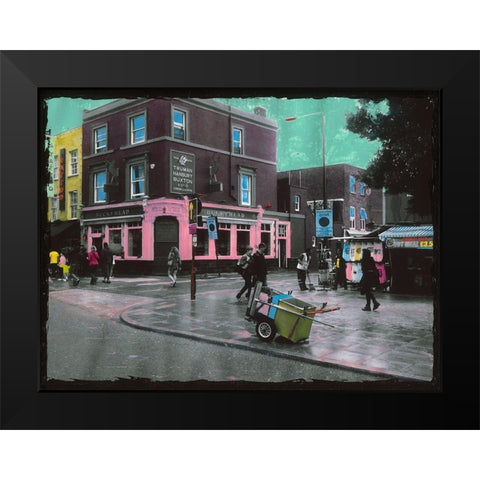 Under Control Black Modern Wood Framed Art Print by Simonutti, Riccardo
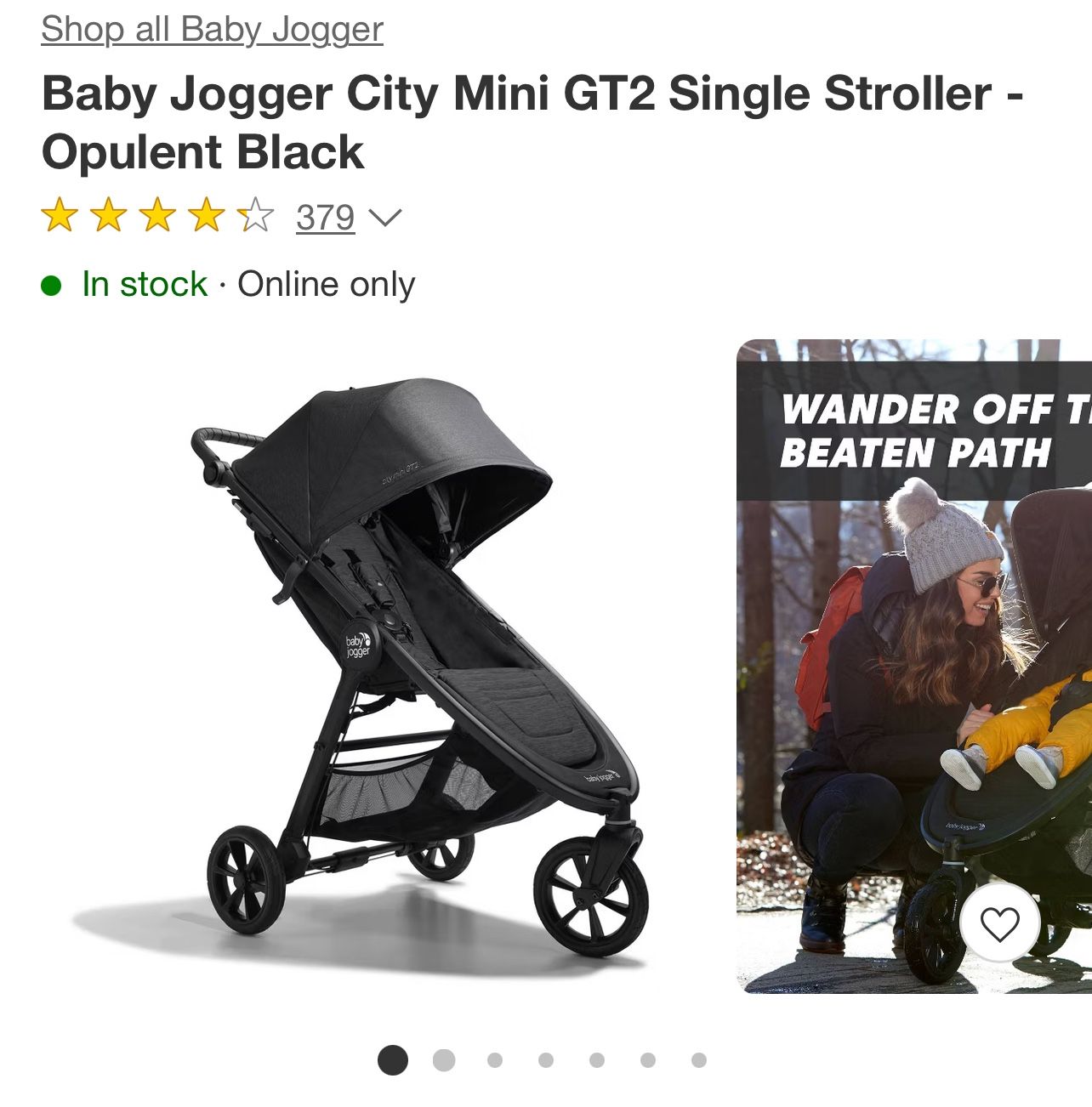 New In Box Baby Jogger, Jogging Stroller, City Mini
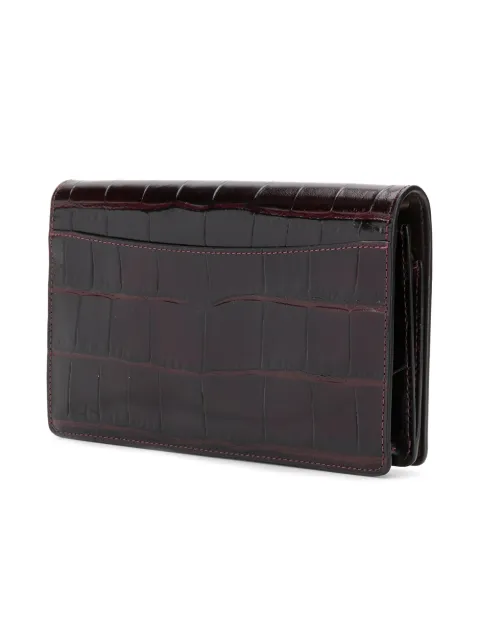 COACH COACH CROCODILE EFFECT CLUTCH BAG - PURPLE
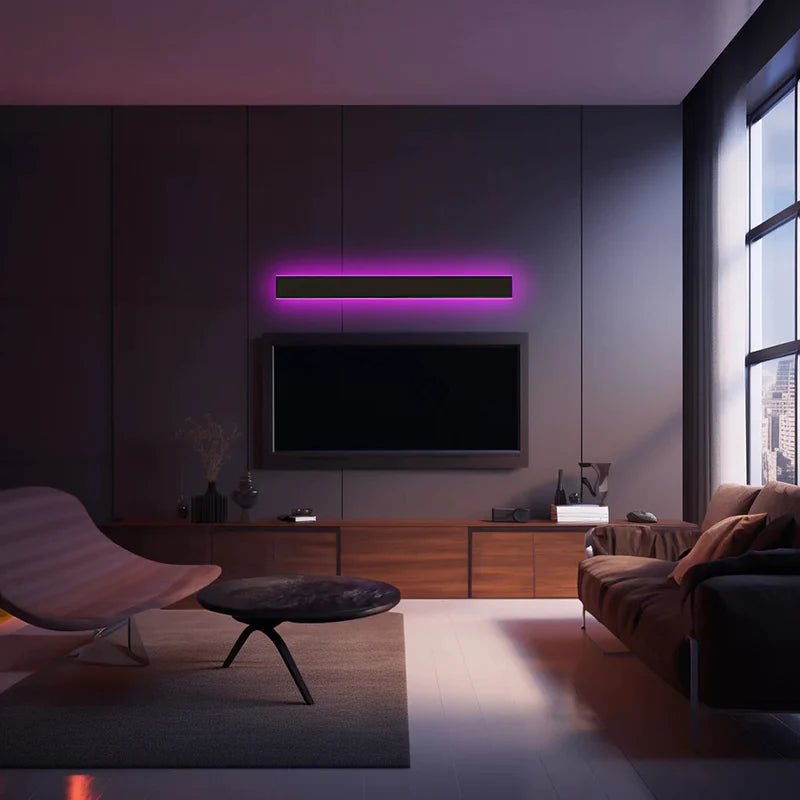 Architectural Vertical LED Wall Light Black Indoor Outdoor Lighting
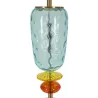 Lampe à poser en verre et métal Colorful 35 x 73 cm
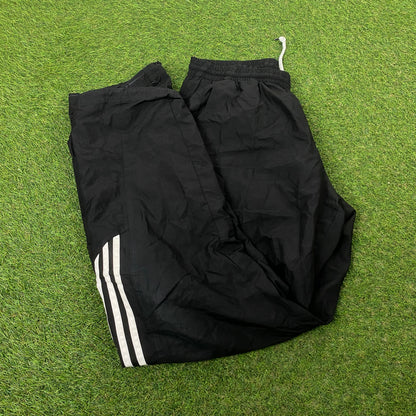 00s Adidas Piping Joggers Black Medium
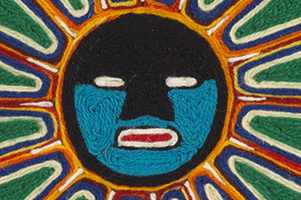 Huichol Spun Universe closeup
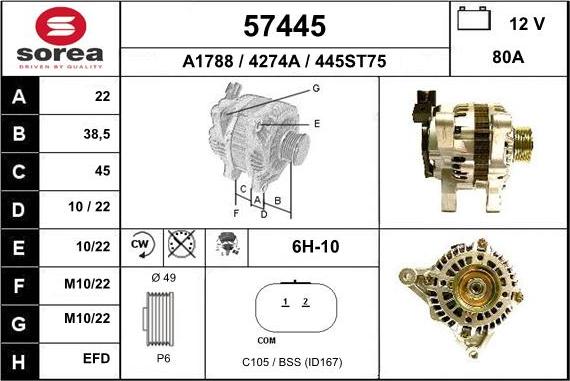 EAI 57445 - Alternateur cwaw.fr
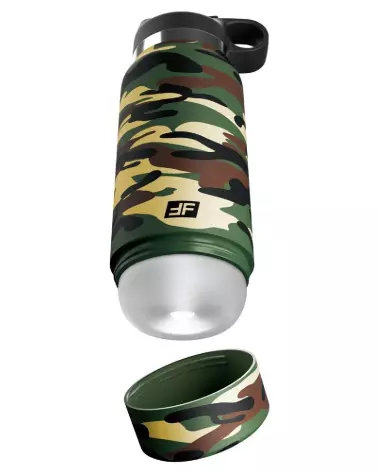 Masturbateur PDX Plus FapFlask Happy Camper Fros en action-2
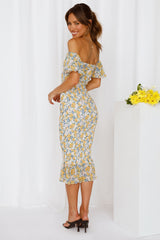 Alive Today Midi Dress Yellow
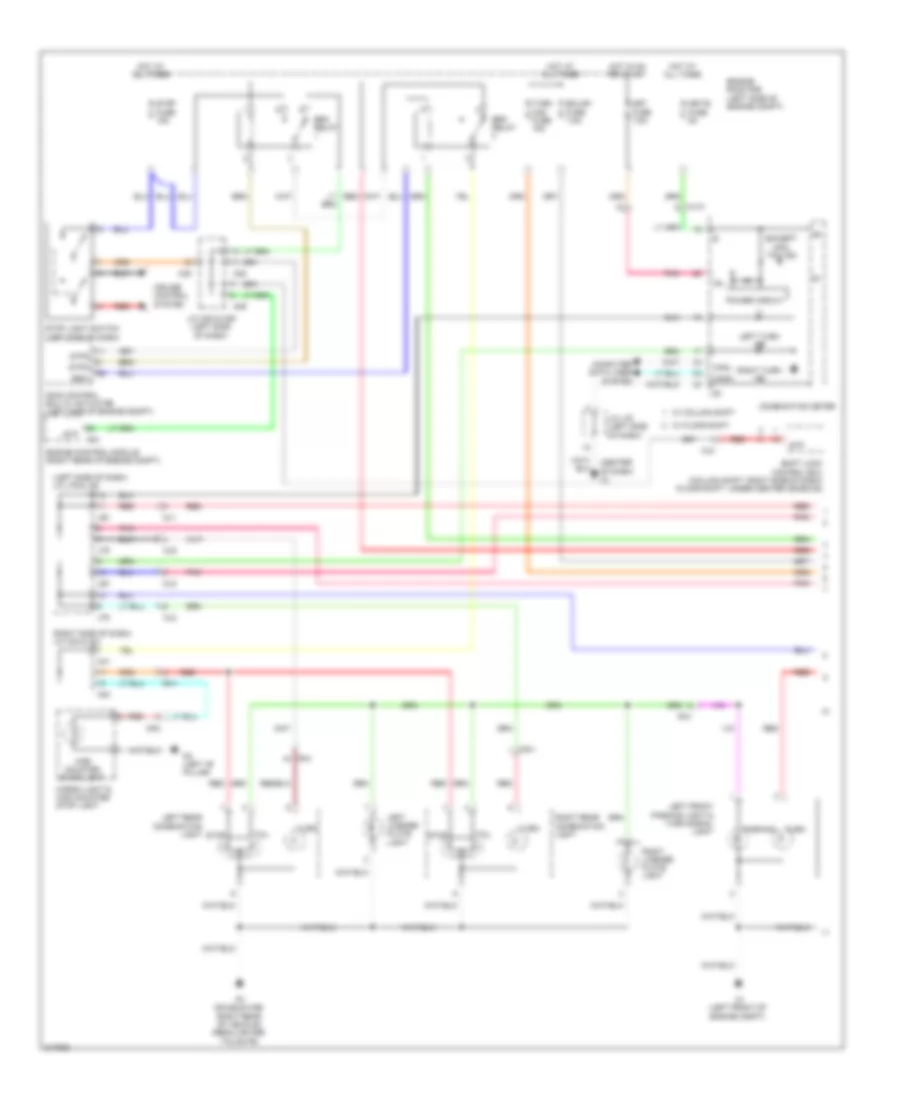 Exterior Lamps Wiring Diagram 1 of 2 for Toyota Tundra 2011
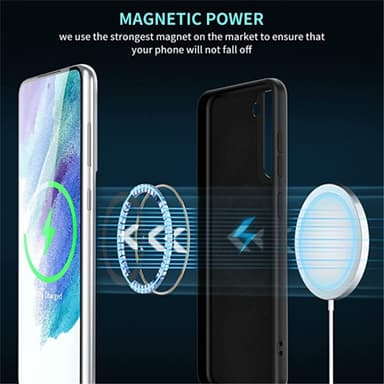 SKALO Samsung S23 Ultratunn TPU-Skal Magnetring - Svart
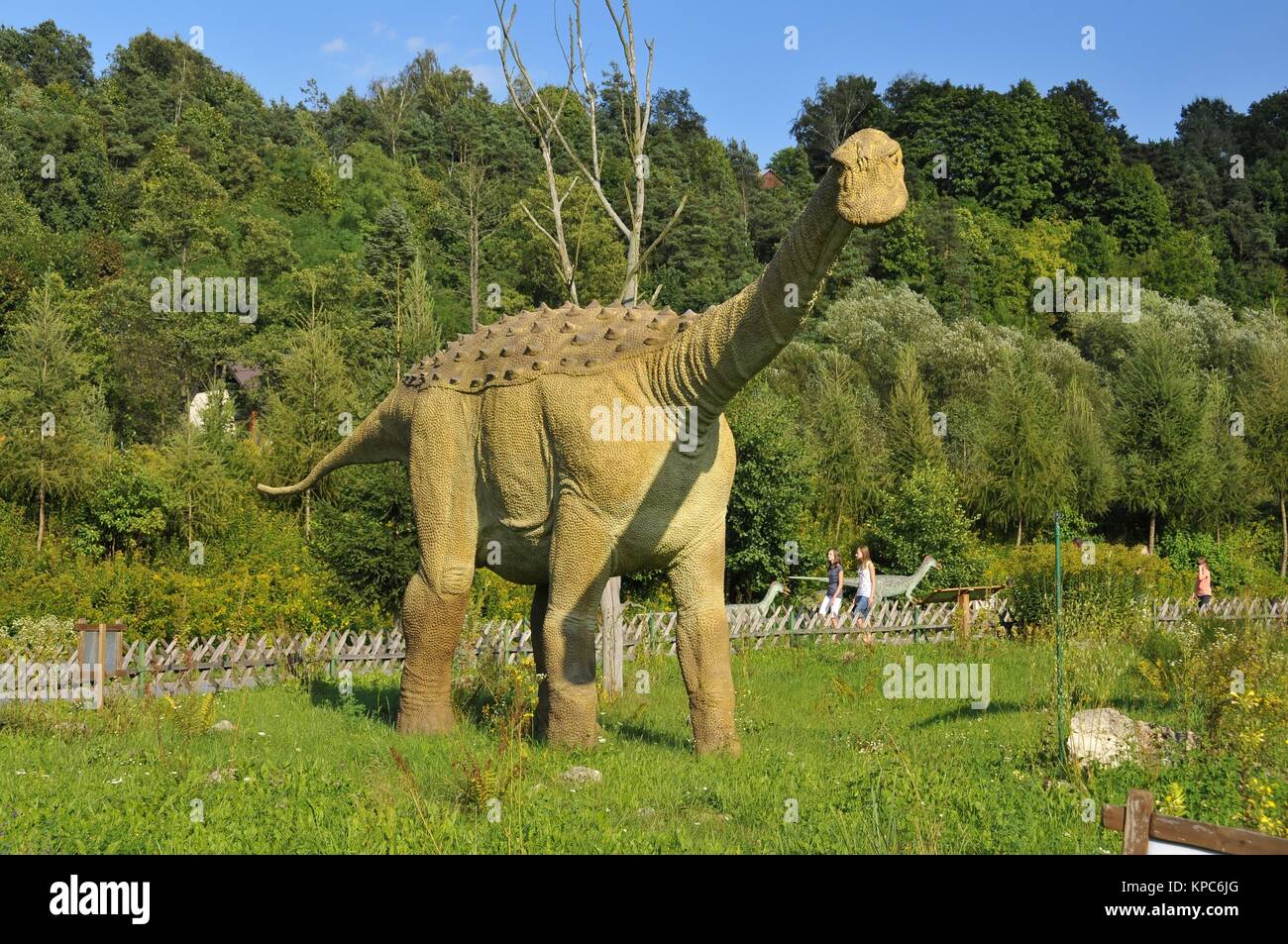 Jurassic Park di Baltow, Swietokrzyskie voivodato, Polonia. Foto Stock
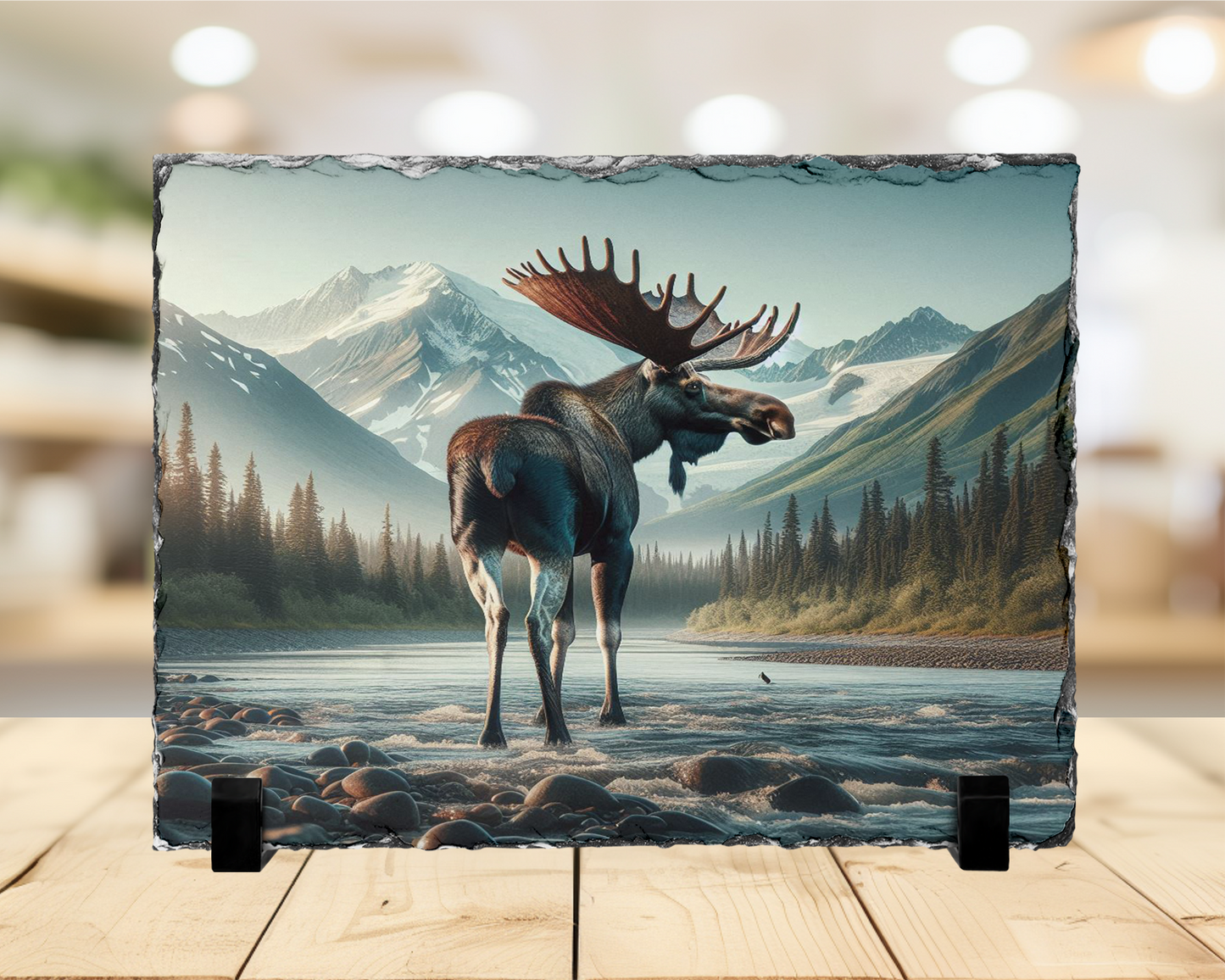 Outdoor Lover Gift, Moose Photo Slate, Colorado Wildlife Decor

:: Task prompt ::
Write out every line of the data above word for word, leaving out the pictures.

:: Response ::
 Under Control Black Modern Wood Framed Art Print by Simonutti, Riccardo
 New In Box Baby Jogger, Jogging Stroller, City Mini
 COACH COACH CROCODILE EFFECT CLUTCH BAG - PURPLE
 Architectural Vertical LED Wall Light Black Indoor Outdoor Lighting
 Lampe à poser en verre et métal Colorful 35 x 73 cm
 00s Adidas Piping Joggers Black Medium
 Huichol Spun Universe closeup
 EAI 57445 - Alternateur cwaw.fr
 Masturbateur PDX Plus FapFlask Happy Camper Fros en action-2
 Alive Today Midi Dress Yellow
 Exterior Lamps Wiring Diagram 1 of 2 for Toyota Tundra 2011
 SKALO Samsung S23 Ultratunn TPU-Skal Magnetring - Svart
 Jurassic Park di Baltow, Swietokrzyskie voivodato, Polonia. Foto Stock
 Outdoor Lover Gift, Moose Photo Slate, Colorado Wildlife Decor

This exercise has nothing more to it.